Nim Severus mógł coś więcej powiedzieć, Harry obrócił się na pięcie i wystrzelił z biura.
- Potter! Wracaj tu!
Harry zignorował go, nie przestając biec. W jego żołądku pojawiło się mdlące uczucie, a pierś zacisnęła się, gdy przypomniał sobie ten okropny wieczór… Nie, nie będzie o tym myślał. Nie będzie. Musiał się oddalić, uciec…
- Potter, chodź tu!
To była ostatnia rzecz, jakiej chciał.
Nim o tym pomyślał, na jego skórze pojawiły się pióra i wystrzelił w powietrze.
Jak brązowo-czerwone pasmo, wystrzelił daleko, a jego skrzydła zaprowadziły go bezbłędnie do Sowiarni.
Wleciał przez okno, zaskakując Serafinę, która jadła ryjówkę, oraz Hedwigę, drzemiącą na żerdzi po całym dniu polowania na norki.
Freedom? Co się stało? Gdzie się wybierasz? – zahukała Hedwiga.
Daleko! Daj mi żyć, Hedwigo. Po prostu potrzebuję… żeby wszyscy mnie zostawili.
Serafina zamrugała swoimi wielkimi, miedzianymi oczami. Powiedziałabym, Hedwigo, że to nie roztropne. Twój pisklak jest bardzo wzburzony. Za bardzo, żeby trzeźwo myśleć. A Wielki Żelazny Ptak poluje czasami na nieuważnych młodzików.
Tak, wiem.
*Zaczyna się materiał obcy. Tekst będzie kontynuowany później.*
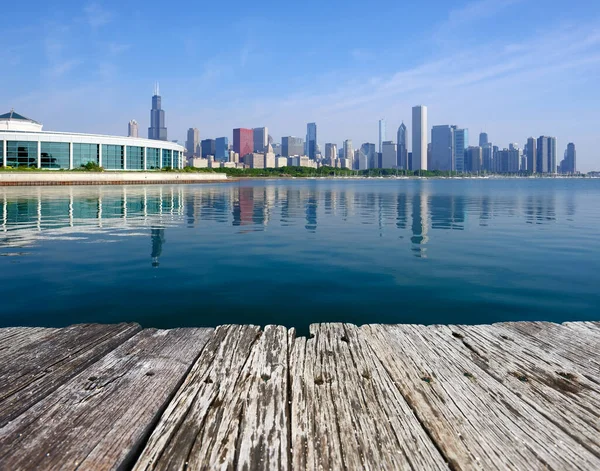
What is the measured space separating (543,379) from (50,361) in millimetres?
4201

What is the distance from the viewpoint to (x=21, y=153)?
85.2 meters

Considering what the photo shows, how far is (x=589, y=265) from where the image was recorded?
38.4 ft

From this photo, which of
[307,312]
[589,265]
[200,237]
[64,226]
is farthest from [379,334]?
[64,226]

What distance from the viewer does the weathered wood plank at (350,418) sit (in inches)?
97.5

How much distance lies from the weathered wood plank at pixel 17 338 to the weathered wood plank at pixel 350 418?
266cm

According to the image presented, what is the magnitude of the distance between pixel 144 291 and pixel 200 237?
782 centimetres

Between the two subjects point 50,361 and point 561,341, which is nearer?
point 50,361

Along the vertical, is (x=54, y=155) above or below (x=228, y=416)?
above

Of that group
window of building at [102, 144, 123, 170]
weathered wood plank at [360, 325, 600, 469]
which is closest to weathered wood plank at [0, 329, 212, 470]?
weathered wood plank at [360, 325, 600, 469]

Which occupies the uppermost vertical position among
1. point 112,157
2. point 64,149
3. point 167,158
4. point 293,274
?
point 167,158

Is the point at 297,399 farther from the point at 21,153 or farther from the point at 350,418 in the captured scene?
the point at 21,153

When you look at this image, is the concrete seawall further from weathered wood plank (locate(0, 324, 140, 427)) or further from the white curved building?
weathered wood plank (locate(0, 324, 140, 427))

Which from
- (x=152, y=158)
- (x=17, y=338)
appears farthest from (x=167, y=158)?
(x=17, y=338)

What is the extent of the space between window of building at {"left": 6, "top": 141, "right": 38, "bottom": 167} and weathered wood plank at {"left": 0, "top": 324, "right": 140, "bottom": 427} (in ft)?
319
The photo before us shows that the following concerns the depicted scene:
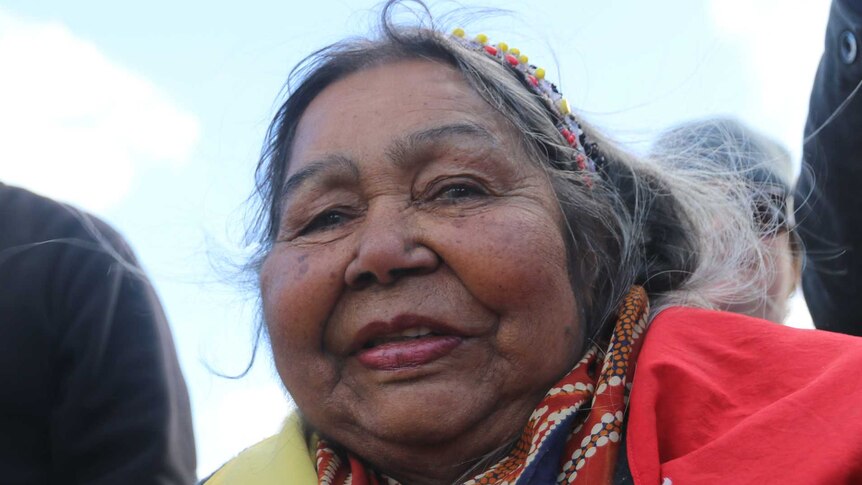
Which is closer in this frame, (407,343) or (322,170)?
(407,343)

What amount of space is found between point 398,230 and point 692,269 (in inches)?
37.8

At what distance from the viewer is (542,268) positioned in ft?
7.83

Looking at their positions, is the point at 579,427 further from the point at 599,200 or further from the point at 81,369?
the point at 81,369

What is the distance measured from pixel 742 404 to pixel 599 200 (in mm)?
790

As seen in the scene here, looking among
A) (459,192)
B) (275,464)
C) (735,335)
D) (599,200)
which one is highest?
(459,192)

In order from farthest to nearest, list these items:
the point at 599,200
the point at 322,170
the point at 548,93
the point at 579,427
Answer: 1. the point at 548,93
2. the point at 599,200
3. the point at 322,170
4. the point at 579,427

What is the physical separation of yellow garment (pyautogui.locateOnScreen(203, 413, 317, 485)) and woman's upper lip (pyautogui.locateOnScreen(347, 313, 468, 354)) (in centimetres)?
41

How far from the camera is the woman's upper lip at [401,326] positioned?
233 cm

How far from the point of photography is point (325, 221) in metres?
2.65

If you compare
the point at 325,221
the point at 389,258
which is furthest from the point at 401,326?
the point at 325,221

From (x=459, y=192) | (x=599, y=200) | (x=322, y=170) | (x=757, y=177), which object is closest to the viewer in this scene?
(x=459, y=192)

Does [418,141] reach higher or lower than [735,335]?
higher

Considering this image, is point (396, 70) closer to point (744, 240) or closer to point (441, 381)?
point (441, 381)

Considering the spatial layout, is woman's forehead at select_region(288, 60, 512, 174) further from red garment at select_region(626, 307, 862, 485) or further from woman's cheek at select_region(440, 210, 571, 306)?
red garment at select_region(626, 307, 862, 485)
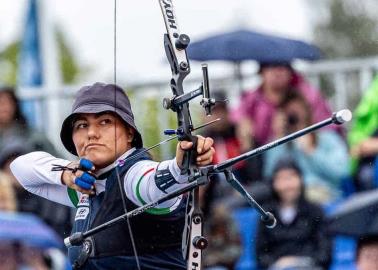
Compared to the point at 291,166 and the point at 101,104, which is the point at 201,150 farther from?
the point at 291,166

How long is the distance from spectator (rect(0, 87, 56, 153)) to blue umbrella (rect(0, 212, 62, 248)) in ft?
1.73

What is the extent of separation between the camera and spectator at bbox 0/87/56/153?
647cm

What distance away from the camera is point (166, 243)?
15.6 ft

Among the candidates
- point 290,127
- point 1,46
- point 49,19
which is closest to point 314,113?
point 290,127

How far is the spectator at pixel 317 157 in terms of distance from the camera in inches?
295

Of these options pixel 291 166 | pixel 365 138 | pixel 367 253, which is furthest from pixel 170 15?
pixel 291 166

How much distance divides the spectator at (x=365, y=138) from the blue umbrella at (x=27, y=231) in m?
1.55

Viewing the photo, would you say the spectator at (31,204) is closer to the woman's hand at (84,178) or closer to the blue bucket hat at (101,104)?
the blue bucket hat at (101,104)

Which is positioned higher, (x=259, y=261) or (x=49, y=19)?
(x=49, y=19)

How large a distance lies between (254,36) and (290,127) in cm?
83

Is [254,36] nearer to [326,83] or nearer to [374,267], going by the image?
[326,83]

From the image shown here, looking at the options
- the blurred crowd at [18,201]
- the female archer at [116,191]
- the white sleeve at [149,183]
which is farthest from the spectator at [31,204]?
the white sleeve at [149,183]

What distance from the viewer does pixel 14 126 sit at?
7090 mm

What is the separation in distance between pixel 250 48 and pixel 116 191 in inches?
119
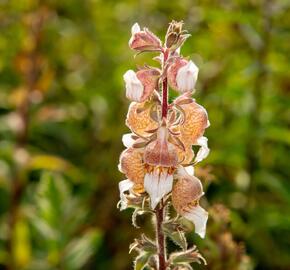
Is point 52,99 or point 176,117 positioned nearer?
point 176,117

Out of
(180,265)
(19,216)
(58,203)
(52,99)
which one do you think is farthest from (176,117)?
(52,99)

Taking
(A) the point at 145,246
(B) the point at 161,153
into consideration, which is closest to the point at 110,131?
(A) the point at 145,246

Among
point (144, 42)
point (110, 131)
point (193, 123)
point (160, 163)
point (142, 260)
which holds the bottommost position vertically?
point (142, 260)

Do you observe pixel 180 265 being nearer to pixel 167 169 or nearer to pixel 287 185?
pixel 167 169

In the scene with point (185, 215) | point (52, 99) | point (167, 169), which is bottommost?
point (185, 215)

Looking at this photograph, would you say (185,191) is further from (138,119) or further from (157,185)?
(138,119)

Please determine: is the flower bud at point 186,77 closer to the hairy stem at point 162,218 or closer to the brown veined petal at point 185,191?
the hairy stem at point 162,218
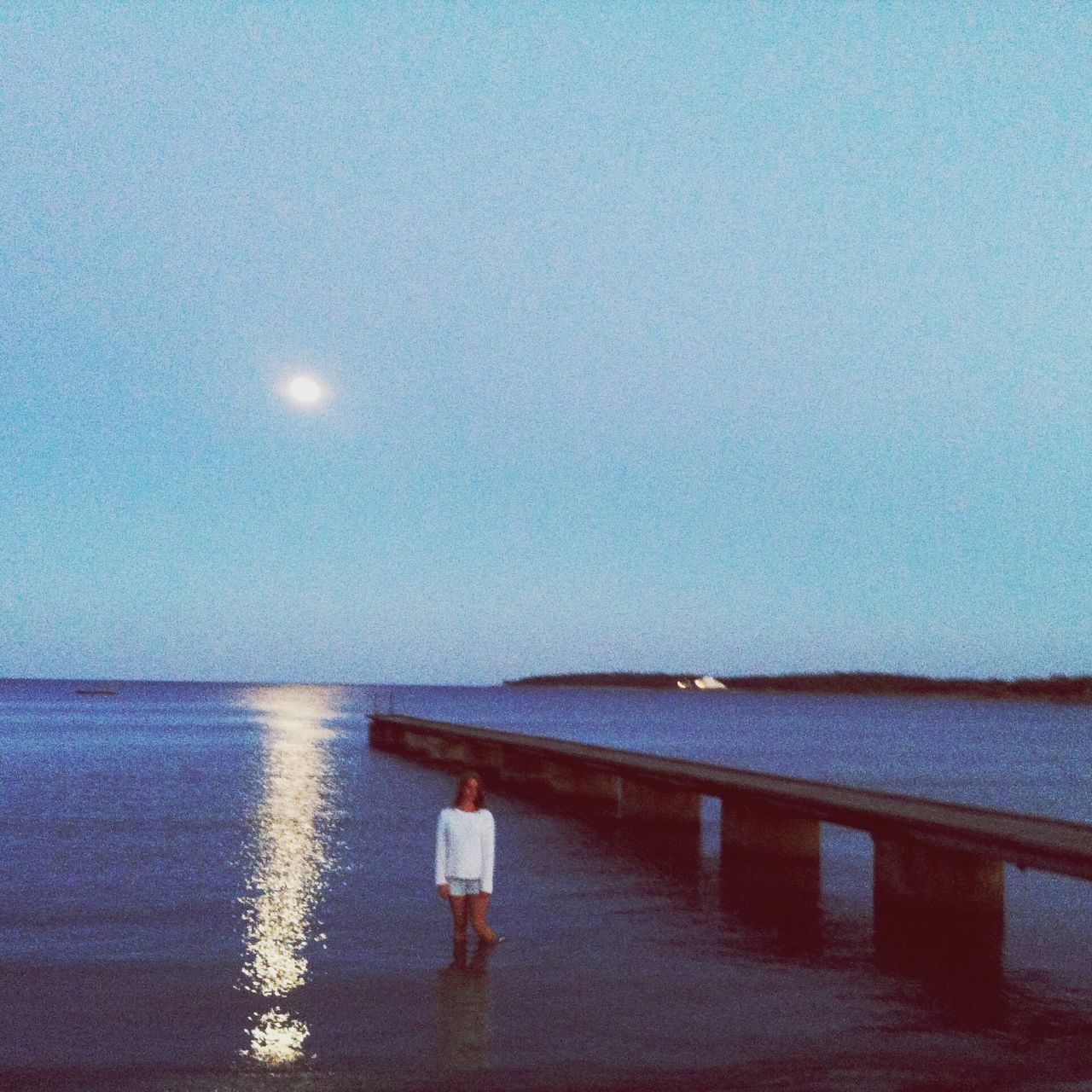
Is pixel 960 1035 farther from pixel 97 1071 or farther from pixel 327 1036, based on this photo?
pixel 97 1071

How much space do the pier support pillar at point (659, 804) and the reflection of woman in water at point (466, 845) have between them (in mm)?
13200

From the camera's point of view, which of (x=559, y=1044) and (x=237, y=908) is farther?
(x=237, y=908)

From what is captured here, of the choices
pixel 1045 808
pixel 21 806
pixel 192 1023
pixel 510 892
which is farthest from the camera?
pixel 1045 808

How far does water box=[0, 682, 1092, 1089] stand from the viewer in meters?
8.47

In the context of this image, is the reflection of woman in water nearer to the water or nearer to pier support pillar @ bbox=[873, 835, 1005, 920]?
the water

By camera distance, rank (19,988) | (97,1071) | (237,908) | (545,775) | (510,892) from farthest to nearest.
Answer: (545,775) → (510,892) → (237,908) → (19,988) → (97,1071)

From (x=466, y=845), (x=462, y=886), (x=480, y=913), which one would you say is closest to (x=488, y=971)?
(x=480, y=913)

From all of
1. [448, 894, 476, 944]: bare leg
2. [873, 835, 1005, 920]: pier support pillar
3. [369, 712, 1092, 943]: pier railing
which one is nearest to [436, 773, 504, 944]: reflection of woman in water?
[448, 894, 476, 944]: bare leg

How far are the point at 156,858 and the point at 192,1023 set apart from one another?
12.4 meters

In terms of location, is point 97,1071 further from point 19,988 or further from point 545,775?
point 545,775

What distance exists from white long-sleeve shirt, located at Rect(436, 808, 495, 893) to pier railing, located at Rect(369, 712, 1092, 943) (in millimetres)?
5408

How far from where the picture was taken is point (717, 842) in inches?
958

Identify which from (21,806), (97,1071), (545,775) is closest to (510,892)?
(97,1071)

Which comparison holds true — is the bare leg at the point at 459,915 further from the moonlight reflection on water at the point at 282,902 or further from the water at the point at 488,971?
the moonlight reflection on water at the point at 282,902
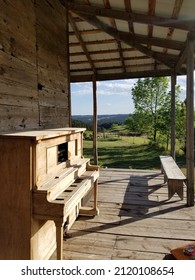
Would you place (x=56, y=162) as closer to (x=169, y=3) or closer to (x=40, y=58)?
(x=40, y=58)

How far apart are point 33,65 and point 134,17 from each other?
2289 millimetres

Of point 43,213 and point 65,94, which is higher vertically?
point 65,94

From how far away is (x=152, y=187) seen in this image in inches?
263

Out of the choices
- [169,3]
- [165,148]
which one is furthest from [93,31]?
[165,148]

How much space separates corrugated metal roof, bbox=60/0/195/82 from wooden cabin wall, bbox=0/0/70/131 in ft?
2.96

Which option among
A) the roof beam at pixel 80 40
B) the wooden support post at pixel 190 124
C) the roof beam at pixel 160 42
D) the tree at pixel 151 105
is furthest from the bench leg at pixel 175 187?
the tree at pixel 151 105

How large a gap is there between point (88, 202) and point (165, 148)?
15199 millimetres

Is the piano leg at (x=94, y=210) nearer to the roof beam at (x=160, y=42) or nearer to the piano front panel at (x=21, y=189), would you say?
the piano front panel at (x=21, y=189)

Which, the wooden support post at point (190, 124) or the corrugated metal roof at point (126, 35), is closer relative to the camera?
the corrugated metal roof at point (126, 35)

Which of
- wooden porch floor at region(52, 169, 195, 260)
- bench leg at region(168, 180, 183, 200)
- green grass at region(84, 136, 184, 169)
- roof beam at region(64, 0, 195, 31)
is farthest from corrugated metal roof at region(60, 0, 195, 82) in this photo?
green grass at region(84, 136, 184, 169)

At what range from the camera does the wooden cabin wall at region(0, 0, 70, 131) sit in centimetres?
304

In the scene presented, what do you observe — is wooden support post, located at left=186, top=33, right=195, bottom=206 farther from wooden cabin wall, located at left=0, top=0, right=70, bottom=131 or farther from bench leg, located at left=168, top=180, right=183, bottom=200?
wooden cabin wall, located at left=0, top=0, right=70, bottom=131

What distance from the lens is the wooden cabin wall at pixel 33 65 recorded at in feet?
9.96

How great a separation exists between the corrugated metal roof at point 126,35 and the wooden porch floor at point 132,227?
3.36 meters
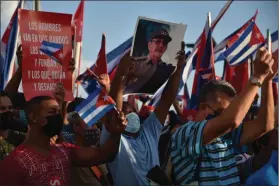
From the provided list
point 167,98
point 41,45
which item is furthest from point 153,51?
point 41,45

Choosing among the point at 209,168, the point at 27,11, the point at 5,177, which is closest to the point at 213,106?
the point at 209,168

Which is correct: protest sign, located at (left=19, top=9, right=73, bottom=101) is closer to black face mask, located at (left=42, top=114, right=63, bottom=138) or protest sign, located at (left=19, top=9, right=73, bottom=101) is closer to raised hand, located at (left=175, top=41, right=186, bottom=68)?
raised hand, located at (left=175, top=41, right=186, bottom=68)

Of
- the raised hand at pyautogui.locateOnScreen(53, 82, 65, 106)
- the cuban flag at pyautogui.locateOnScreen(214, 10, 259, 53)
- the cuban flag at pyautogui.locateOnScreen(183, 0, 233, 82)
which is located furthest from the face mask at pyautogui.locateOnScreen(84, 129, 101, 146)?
the cuban flag at pyautogui.locateOnScreen(214, 10, 259, 53)

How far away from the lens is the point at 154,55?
3652 millimetres

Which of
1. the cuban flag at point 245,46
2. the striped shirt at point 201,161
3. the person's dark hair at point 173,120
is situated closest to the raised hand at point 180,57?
the striped shirt at point 201,161

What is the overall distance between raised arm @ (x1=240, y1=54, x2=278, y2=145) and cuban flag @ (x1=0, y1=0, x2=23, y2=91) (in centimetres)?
340

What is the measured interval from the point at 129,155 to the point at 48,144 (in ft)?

Zobaczę, czy ze mną porozmawia, a jeśli nie, upewnię się, że nie zrobi nic głupiego, jak przelatywanie zbyt blisko Zakazanego Lasu o tej godzinie.
Sowa śnieżna rozpostarła skrzydła i wkrótce złapała Freedoma, który nie latał ze swoją zwykłą gracją, ale jakoś nierówno.
Freedom? Zwolnij. Latasz zbyt blisko lasu.
Freedom zwolnił i spiorunował drugiego ptaka wzrokiem. Wracaj do domu, Hedwigo. Nie potrzebuję cholernej niańki! Powiedziałem ci… po prostu potrzebuję być sam!
Och? Cóż, w twoim stanie, nie można ci ufać i zostawiać cię samego. Jastrzębie nie latają nocą. – Sowa zrównała się z nim bezproblemowo, jej skrzydła uderzały miękko i całkowicie cicho. Co cię kłopocze, pisklaku? Jesteś zdenerwowany.
Co za błyskotliwa dedukcja!
Uważaj na ton albo nauczę cię manier! – ostrzegła Hedwiga. Unosiła się tuż nad nim i była niema dwa razy większa, jak w większości przypadków drapieżników – samica była większa od samca.
Proszę, Hedwigo, po prostu odleć! Nie chcę o tym rozmawiać ani z tobą, ani z Severusem, ani… z nikim innym! Dobra?
Czy Severus wie, że jesteś na zewnątrz?
Freedom nie odpowiedział, zamiast tego odlatując spiralami nad las.
Freedom! Gdzie lecisz? – zahukała Hedwiga z przerażeniem.
Na moją polankę. Tam jest bezpiecznie.
Nie odpowiedziałeś na  moje pytanie. Czy profesor wie, gdzie jesteś?
Nie. Zaczął schodzić w dół tuż nad koronami drzew.
Freedom! Przemieniłeś się bez informowania go? Nie powinieneś tego robić! To niebezpieczne, zwłaszcza gdy jesteś zdenerwowany.
Nic mi nie jest. Nie martw się o mnie.
Musisz wrócić. Las nie jest bezpieczny nocą. Wracaj do zamku!
Okręcił się do niej, sycząc: Nie! Odpieprz się! – Potem zanurkował między drzewa.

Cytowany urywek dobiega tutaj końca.